— Begin RECORDS FOR THIS TASK —
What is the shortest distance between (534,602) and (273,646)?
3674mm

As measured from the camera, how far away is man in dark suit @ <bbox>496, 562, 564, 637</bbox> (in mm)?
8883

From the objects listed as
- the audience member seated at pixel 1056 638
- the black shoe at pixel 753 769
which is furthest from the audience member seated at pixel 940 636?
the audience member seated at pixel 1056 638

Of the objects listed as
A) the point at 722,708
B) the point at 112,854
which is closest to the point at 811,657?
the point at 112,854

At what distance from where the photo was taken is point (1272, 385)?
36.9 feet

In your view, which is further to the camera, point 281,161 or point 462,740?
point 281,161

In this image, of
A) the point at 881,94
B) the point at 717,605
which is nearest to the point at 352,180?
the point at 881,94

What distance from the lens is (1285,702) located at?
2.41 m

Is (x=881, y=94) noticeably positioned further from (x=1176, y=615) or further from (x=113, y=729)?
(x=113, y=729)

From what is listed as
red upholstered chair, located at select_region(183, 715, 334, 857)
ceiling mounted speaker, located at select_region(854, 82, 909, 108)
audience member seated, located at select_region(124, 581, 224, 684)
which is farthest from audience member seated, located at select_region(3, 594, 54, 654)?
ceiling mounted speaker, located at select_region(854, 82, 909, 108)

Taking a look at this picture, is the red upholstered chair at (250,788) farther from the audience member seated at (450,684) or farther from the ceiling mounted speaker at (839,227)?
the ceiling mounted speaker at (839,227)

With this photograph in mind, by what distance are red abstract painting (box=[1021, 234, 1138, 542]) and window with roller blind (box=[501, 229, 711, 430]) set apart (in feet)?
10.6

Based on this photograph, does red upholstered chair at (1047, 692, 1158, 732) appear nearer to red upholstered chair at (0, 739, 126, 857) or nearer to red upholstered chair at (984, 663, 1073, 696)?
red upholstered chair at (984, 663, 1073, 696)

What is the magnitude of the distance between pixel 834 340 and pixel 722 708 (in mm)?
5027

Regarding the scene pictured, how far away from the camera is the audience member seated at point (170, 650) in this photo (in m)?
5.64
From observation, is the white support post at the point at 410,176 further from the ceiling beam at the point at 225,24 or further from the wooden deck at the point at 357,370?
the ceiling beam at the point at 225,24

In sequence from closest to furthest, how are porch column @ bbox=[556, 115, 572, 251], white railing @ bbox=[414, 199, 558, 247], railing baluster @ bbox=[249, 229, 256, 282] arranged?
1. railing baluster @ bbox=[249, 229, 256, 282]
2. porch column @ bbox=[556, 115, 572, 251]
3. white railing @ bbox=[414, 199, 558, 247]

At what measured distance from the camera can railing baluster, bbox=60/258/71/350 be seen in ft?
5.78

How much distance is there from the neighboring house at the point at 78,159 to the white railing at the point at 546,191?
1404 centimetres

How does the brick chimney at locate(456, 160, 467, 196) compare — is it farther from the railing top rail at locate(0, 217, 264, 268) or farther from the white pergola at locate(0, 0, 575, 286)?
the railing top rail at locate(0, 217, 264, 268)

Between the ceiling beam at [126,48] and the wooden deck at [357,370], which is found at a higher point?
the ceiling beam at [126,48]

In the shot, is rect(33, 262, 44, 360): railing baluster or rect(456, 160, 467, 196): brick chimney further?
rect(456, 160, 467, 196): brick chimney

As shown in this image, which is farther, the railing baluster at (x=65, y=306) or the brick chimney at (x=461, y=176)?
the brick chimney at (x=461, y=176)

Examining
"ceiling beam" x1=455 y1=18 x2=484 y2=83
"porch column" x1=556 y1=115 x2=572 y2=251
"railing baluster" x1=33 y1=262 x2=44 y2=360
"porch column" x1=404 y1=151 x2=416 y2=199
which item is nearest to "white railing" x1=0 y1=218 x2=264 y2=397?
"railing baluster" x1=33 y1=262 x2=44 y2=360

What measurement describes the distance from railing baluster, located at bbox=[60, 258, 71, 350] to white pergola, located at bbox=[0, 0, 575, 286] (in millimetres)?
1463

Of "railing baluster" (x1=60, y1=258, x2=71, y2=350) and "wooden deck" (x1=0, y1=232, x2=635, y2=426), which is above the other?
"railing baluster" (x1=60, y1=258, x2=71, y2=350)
— End RECORDS FOR THIS TASK —
EXERCISE GOAL: Transcribe the whole listing with nothing added or left out.

RESULT:
What is the shortest distance between (534,602) and (273,646)?
3674mm

As measured from the camera, how far away is man in dark suit @ <bbox>496, 562, 564, 637</bbox> (in mm)?
8883

From the objects listed as
- the audience member seated at pixel 1056 638
- the black shoe at pixel 753 769
which is furthest from the audience member seated at pixel 940 636?
the audience member seated at pixel 1056 638

Of the objects listed as
A) the point at 722,708
B) the point at 112,854
which is closest to the point at 811,657?
the point at 112,854

At what distance from where the photo was taken is point (1272, 385)?
36.9 feet

In your view, which is further to the camera, point 281,161 or point 462,740?
point 281,161

In this image, of
A) the point at 881,94
B) the point at 717,605
which is nearest to the point at 352,180?
the point at 881,94

What distance from the lens is (1285,702) located at?
2.41 m

Is (x=881, y=94) noticeably positioned further from (x=1176, y=615) or further from (x=113, y=729)?
(x=113, y=729)

From what is listed as
red upholstered chair, located at select_region(183, 715, 334, 857)
ceiling mounted speaker, located at select_region(854, 82, 909, 108)
audience member seated, located at select_region(124, 581, 224, 684)
which is farthest from audience member seated, located at select_region(3, 594, 54, 654)?
ceiling mounted speaker, located at select_region(854, 82, 909, 108)

Taking a look at this picture, is the red upholstered chair at (250,788) farther from the audience member seated at (450,684) or farther from the ceiling mounted speaker at (839,227)?
the ceiling mounted speaker at (839,227)

With this photograph in mind, by what distance are red abstract painting (box=[1021, 234, 1138, 542]) and window with roller blind (box=[501, 229, 711, 430]) set apart (in feet)?
10.6

Based on this photograph, does red upholstered chair at (1047, 692, 1158, 732) appear nearer to red upholstered chair at (0, 739, 126, 857) or nearer to red upholstered chair at (984, 663, 1073, 696)?
red upholstered chair at (984, 663, 1073, 696)

What is the magnitude of the distance between pixel 834 340 and pixel 722 708 (in mm)?
5027

Regarding the scene pictured, how far away from the camera is the audience member seated at point (170, 650) in this photo (in m)?
5.64
From observation, is the white support post at the point at 410,176 further from the ceiling beam at the point at 225,24 or further from the wooden deck at the point at 357,370?
the ceiling beam at the point at 225,24

In sequence from closest to furthest, how are porch column @ bbox=[556, 115, 572, 251], white railing @ bbox=[414, 199, 558, 247], railing baluster @ bbox=[249, 229, 256, 282] arranged?
1. railing baluster @ bbox=[249, 229, 256, 282]
2. porch column @ bbox=[556, 115, 572, 251]
3. white railing @ bbox=[414, 199, 558, 247]

At what measured distance from the camera can railing baluster, bbox=60/258/71/350 be seen in ft?
5.78

How much distance is there from the neighboring house at the point at 78,159 to the white railing at the point at 546,191?
1404 centimetres

How does the brick chimney at locate(456, 160, 467, 196) compare — is it farther from the railing top rail at locate(0, 217, 264, 268) or farther from the white pergola at locate(0, 0, 575, 286)?
the railing top rail at locate(0, 217, 264, 268)

Between the ceiling beam at [126,48] and the wooden deck at [357,370], which is found at a higher point?
the ceiling beam at [126,48]

In the shot, is rect(33, 262, 44, 360): railing baluster or rect(456, 160, 467, 196): brick chimney further?
rect(456, 160, 467, 196): brick chimney

As shown in this image, which is farther, the railing baluster at (x=65, y=306) or the brick chimney at (x=461, y=176)?
the brick chimney at (x=461, y=176)

Examining
"ceiling beam" x1=455 y1=18 x2=484 y2=83
"porch column" x1=556 y1=115 x2=572 y2=251
"railing baluster" x1=33 y1=262 x2=44 y2=360
"porch column" x1=404 y1=151 x2=416 y2=199
which item is nearest to "white railing" x1=0 y1=218 x2=264 y2=397?
"railing baluster" x1=33 y1=262 x2=44 y2=360

What measurement describes the distance from railing baluster, located at bbox=[60, 258, 71, 350] to white pergola, located at bbox=[0, 0, 575, 286] (in millimetres)?
1463

Of "railing baluster" (x1=60, y1=258, x2=71, y2=350) and "wooden deck" (x1=0, y1=232, x2=635, y2=426), which is above the other?
"railing baluster" (x1=60, y1=258, x2=71, y2=350)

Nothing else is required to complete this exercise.